--- Tasks to complete ---
a. Please condense the paragraph in the AWCI history passage that begins "It's understood the modern society formed" into a short bulleted list that keeps its main facts.
b. Transcribe everything in the AWCI history passage from "How did a small" down to "American Horological Society.".
c. Pick up the AWCI history passage after its final sentence and keep writing in the same style.

------ Supplied passage ------

American Watchmakers – Clockmakers Institute: Over Fifty Years of Keeping Timepieces Ticking

The AWCI (American Watchmakers-Clockmakers Institute) hosts roots existing before the turn of the 20th century.  As early as the late 1800s, German immigrants formed regularly, sharing a passion for creation and repair of timepieces.
How did a small group of enthusiasts transform into a nation of specialists influencing vendors and practices?

Early Beginnings

It’s understood the modern society formed due to an amalgam of enthusiasts.  German immigrants formed the Uhrmacher’s Verein in 1866.  Thereafter, it was re-organized in the 1930s, becoming the Horological Society of New York.  In addition, Chicago-based enthusiasts formed a separate society, becoming the American Horological Society.

1960

The AWCI became official in 1960.  It combined members of all previously-recognized professional watchmaker societies.  No longer were enthusiasts divided, but unified under the ‘clock church’ of the AWCI.

------ Excerpted data ------

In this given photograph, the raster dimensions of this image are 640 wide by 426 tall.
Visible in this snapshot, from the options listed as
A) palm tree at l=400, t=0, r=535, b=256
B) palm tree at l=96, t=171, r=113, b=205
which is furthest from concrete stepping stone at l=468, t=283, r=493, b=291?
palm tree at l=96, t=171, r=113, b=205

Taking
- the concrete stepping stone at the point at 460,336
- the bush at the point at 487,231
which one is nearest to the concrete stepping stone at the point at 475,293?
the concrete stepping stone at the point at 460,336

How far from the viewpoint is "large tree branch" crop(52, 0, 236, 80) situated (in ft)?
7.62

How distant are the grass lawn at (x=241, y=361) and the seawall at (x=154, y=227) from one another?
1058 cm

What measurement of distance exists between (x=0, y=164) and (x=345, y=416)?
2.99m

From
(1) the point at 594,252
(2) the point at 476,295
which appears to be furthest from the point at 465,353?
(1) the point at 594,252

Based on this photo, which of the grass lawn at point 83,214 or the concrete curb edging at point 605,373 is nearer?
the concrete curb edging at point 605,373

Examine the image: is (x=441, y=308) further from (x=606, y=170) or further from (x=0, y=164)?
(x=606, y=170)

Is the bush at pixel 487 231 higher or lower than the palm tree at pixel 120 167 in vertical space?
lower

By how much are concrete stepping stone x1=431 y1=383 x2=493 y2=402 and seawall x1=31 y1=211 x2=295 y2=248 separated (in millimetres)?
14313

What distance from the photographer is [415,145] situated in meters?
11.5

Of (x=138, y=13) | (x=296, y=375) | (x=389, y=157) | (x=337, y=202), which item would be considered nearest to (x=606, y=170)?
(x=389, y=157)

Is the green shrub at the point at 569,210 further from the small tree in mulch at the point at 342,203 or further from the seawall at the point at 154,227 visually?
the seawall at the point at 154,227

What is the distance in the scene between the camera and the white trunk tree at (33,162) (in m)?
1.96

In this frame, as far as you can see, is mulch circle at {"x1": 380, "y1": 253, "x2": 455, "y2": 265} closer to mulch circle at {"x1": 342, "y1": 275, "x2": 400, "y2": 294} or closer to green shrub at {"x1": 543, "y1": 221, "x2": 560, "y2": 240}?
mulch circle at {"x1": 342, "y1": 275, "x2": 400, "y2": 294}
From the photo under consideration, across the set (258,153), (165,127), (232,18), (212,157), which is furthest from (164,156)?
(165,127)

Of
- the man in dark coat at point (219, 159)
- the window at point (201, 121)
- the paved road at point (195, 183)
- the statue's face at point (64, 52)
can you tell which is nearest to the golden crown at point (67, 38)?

------

--- Task results ---
a.
- The modern society grew out of a mix of enthusiasts.
- German immigrants formed the Uhrmacher's Verein in 1866.
- In the 1930s that group was reorganized as the Horological Society of New York.
- Separately, enthusiasts based in Chicago formed the American Horological Society.

b.
How did a small group of enthusiasts transform into a nation of specialists influencing vendors and practices?

Early Beginnings

It’s understood the modern society formed due to an amalgam of enthusiasts.  German immigrants formed the Uhrmacher’s Verein in 1866.  Thereafter, it was re-organized in the 1930s, becoming the Horological Society of New York.  In addition, Chicago-based enthusiasts formed a separate society, becoming the American Horological Society.

c.
1965

Later, as interest in clock and watchmaking grew, the society became increasingly interested in maintaining the integrity of teachers and associated curriculums around the country.  REC (Research and Education Council) was formed, serving as a liaison between schools offering classes and professionals practicing in the field.

1969

The AWCI had trouble voicing the concerns and applying solutions on a mass scale.  To facilitate nationwide communications and uniform practices, the AWCI decided to form once a year, a practice that remains to this day, now with on-site instruction, award ceremonies and more.

1971

A separate entity, the AWI Education, Library and Museum Charitable Trust was formed with several purposes in mind:

  • Lend practical assistance to schools and universities teaching clockmaking and repair
  • Institute a Horology library, consisting of old and current texts
  • Establish a museum consisting of artifacts, personalities and innovations in the field, educating novices to hobbyists on the craft’s history.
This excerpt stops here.